The overall size of the image then becomes

$S_p = \ell_{max}\left(\frac{2N}{2^p} + 1\right)2^{2p}$

i.e. the individual vectors have shrunk, but there are more of them in the overall image.

The following set of images show reconstructions for increasing $p$ (horizontal) and increasing $\ell_{max}$ (vertical).

You can probably tell that the top-right quadrant of the image is constructed well very quickly, compared to the detail in the legs of the tripod. The compression curves are plotted below.

There is a very slight improvement – the orange and green curves dip slightly below the blue curve, but not much. We’re getting perhaps 10% improvement in either image size at a fixed pixel error, or pixel error at a fixed image size.

This is a bit disappointing, so let’s continue.

One thing that I noticed is that amongst the sub-images, several of the vectors computed for different SVDs looked quite similar. My idea was then to see if there were any ‘characteristic’ vectors which could be re-used across different sub-images, thereby saving the storage space of lots of similar vectors.

I used a method called k-means clustering here, but many algorithms exist, possibly with better performance.

Below I’ve plotted the 9 largest clusters, and it is clear that many vectors have similar forms – roughly uniform, increasing to the right, increasing to the left, single humps, double humps… to those of you who have done any Fourier analysis this should all look very familiar!

Finally, lets look at the performance of clustering compared to ‘simple’ SVD. The following plot is complicated, and shows several things:

• The compression curve of simple SVD – plotted as open circles
• For each $(\ell_{max}, p)$ pair, there is a line for the cluster model, along which the number of clusters increases.

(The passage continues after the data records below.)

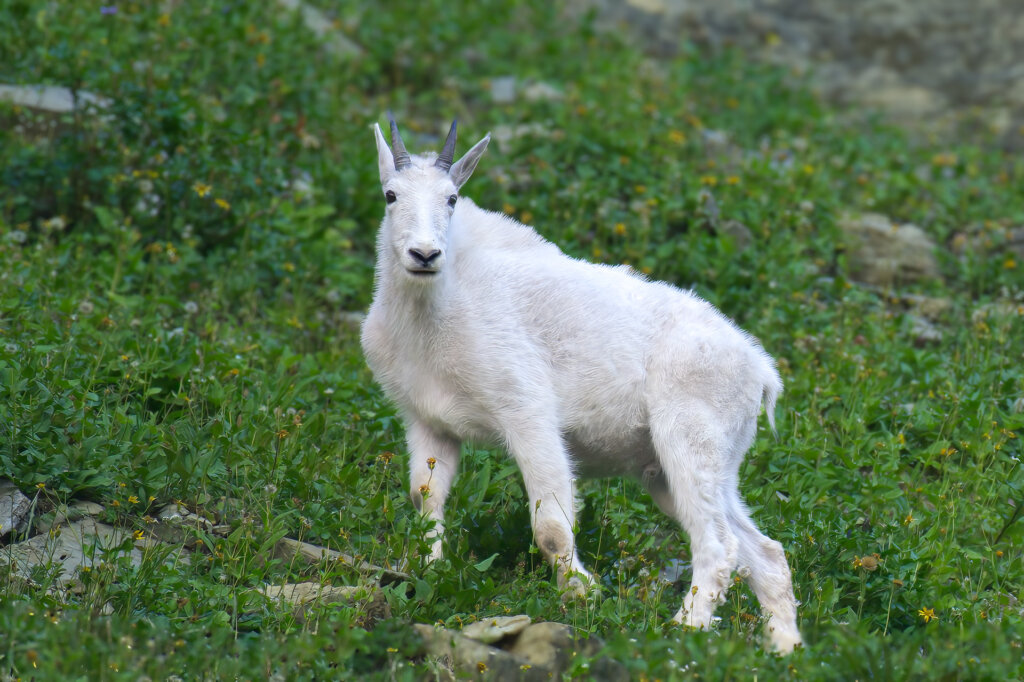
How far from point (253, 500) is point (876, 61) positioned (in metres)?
12.0

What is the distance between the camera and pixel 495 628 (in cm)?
486

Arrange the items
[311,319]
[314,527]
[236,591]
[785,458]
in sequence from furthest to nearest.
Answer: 1. [311,319]
2. [785,458]
3. [314,527]
4. [236,591]

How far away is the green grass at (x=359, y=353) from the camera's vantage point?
196 inches

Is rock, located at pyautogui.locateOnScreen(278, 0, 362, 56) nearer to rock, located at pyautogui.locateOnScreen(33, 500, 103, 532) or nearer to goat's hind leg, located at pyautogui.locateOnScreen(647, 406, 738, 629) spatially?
rock, located at pyautogui.locateOnScreen(33, 500, 103, 532)

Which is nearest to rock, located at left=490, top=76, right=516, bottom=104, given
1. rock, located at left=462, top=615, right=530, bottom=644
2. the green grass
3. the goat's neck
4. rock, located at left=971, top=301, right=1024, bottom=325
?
the green grass

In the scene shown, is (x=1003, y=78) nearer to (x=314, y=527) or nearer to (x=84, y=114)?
(x=84, y=114)

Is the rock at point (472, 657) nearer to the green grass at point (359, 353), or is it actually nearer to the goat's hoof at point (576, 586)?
the green grass at point (359, 353)

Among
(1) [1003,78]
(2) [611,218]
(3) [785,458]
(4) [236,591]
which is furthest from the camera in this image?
(1) [1003,78]

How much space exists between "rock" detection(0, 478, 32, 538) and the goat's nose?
225cm

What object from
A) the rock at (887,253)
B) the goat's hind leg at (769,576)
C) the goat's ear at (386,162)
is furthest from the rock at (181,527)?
the rock at (887,253)

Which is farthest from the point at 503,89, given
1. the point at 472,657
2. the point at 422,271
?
the point at 472,657

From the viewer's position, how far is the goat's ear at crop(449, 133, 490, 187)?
600 cm

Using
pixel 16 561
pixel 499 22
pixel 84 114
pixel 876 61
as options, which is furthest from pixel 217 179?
pixel 876 61

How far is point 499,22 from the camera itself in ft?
48.8
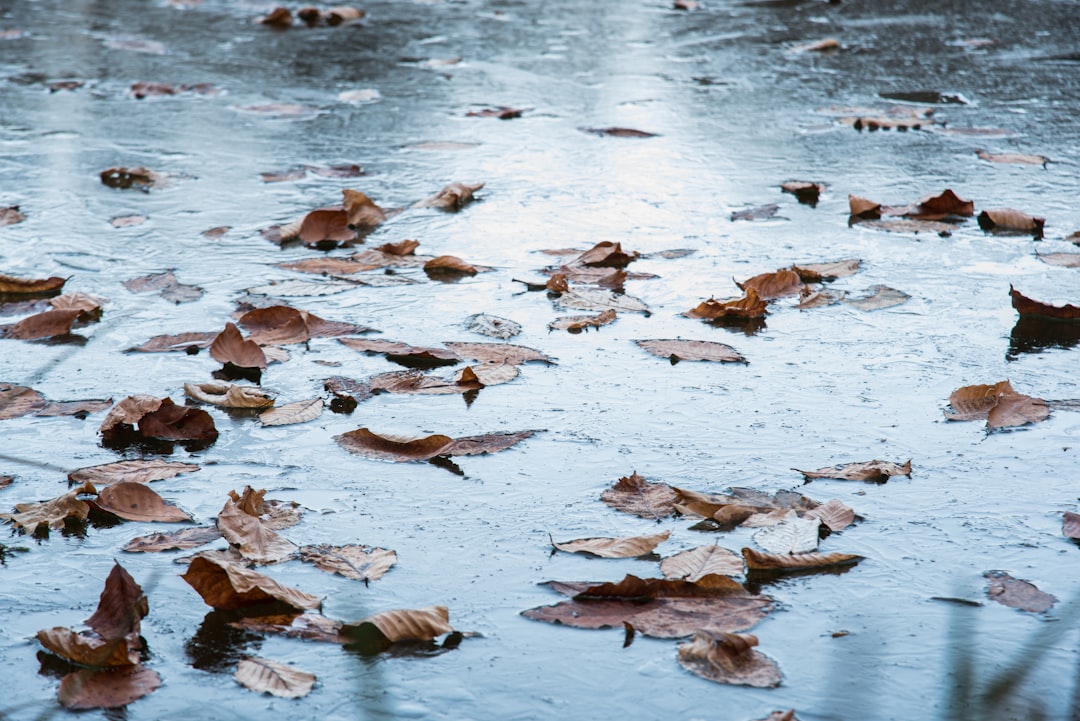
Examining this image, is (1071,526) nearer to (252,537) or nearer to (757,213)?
(252,537)

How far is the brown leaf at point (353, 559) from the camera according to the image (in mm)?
1665

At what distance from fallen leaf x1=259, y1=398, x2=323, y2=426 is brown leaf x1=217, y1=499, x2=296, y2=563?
14.7 inches

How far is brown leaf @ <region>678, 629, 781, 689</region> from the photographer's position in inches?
56.0

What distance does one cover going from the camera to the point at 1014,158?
3955 mm

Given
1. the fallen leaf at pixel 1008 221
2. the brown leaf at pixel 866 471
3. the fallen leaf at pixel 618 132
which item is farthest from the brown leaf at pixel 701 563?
the fallen leaf at pixel 618 132

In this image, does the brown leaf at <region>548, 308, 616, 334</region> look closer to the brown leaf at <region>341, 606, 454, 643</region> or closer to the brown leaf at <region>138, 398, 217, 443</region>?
the brown leaf at <region>138, 398, 217, 443</region>

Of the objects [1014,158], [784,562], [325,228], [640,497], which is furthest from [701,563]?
[1014,158]

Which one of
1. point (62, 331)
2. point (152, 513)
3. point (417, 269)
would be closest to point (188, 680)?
point (152, 513)

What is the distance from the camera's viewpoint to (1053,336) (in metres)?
2.53


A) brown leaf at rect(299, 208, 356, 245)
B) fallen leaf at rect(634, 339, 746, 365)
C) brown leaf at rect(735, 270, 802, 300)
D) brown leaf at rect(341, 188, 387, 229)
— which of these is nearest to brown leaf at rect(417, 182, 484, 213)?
brown leaf at rect(341, 188, 387, 229)

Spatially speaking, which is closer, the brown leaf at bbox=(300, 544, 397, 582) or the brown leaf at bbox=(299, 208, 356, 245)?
the brown leaf at bbox=(300, 544, 397, 582)

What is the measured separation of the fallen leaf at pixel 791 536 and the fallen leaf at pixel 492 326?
3.13 ft

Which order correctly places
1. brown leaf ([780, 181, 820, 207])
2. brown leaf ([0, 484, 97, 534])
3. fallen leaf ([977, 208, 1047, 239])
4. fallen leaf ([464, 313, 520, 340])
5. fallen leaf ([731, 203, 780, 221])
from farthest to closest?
brown leaf ([780, 181, 820, 207])
fallen leaf ([731, 203, 780, 221])
fallen leaf ([977, 208, 1047, 239])
fallen leaf ([464, 313, 520, 340])
brown leaf ([0, 484, 97, 534])

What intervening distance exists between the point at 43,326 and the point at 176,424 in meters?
0.69
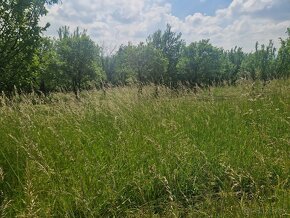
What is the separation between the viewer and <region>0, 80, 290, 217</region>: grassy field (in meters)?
2.68

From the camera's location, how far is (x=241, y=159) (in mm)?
3820

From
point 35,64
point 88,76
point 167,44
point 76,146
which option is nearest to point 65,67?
point 88,76

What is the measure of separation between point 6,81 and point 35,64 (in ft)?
6.65

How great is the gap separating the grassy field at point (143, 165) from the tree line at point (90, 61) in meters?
1.90

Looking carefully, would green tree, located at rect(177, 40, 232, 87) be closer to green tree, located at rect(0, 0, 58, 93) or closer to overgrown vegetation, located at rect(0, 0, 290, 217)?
green tree, located at rect(0, 0, 58, 93)

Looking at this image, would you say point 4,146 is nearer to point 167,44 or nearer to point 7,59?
point 7,59

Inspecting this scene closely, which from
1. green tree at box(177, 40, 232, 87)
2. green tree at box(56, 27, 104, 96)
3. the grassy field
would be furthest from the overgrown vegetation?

As the number of clusters reaches $\ell_{max}$, these lines tend towards the simple SVD points.
• Confusingly, in this plot I’ve called $\ell_{max}$ $n_{max}$, and I’ve called $p$ $N_{levels}$

This time there are some significant performance improvements at the lower image quality settings – a 6-fold savings in image size in some cases – see the following comparisons.

Admittedly these images don’t look great compared to the original image, but they do demonstrate the conceptual point that it is possible to find repeated or irrelevant information and remove it – essentially the basis of all compression techniques.

I think this is quite nice, and there are a few further avenues for improvement. For example,

• Different clustering algorithms
• Different $\ell_{max}$ for different regions
• Optimising the clustering
• Picking sparse representations of vectors, or sparse representations of differences from clustered vectors

I’m sure this is all covered in various image compression formats somewhere (usually a generous commenter will tell me this kind of thing), and I know that JPEG in particular uses a discrete wavelet transform for example, but it’s always fun to try  and have a go by oneself!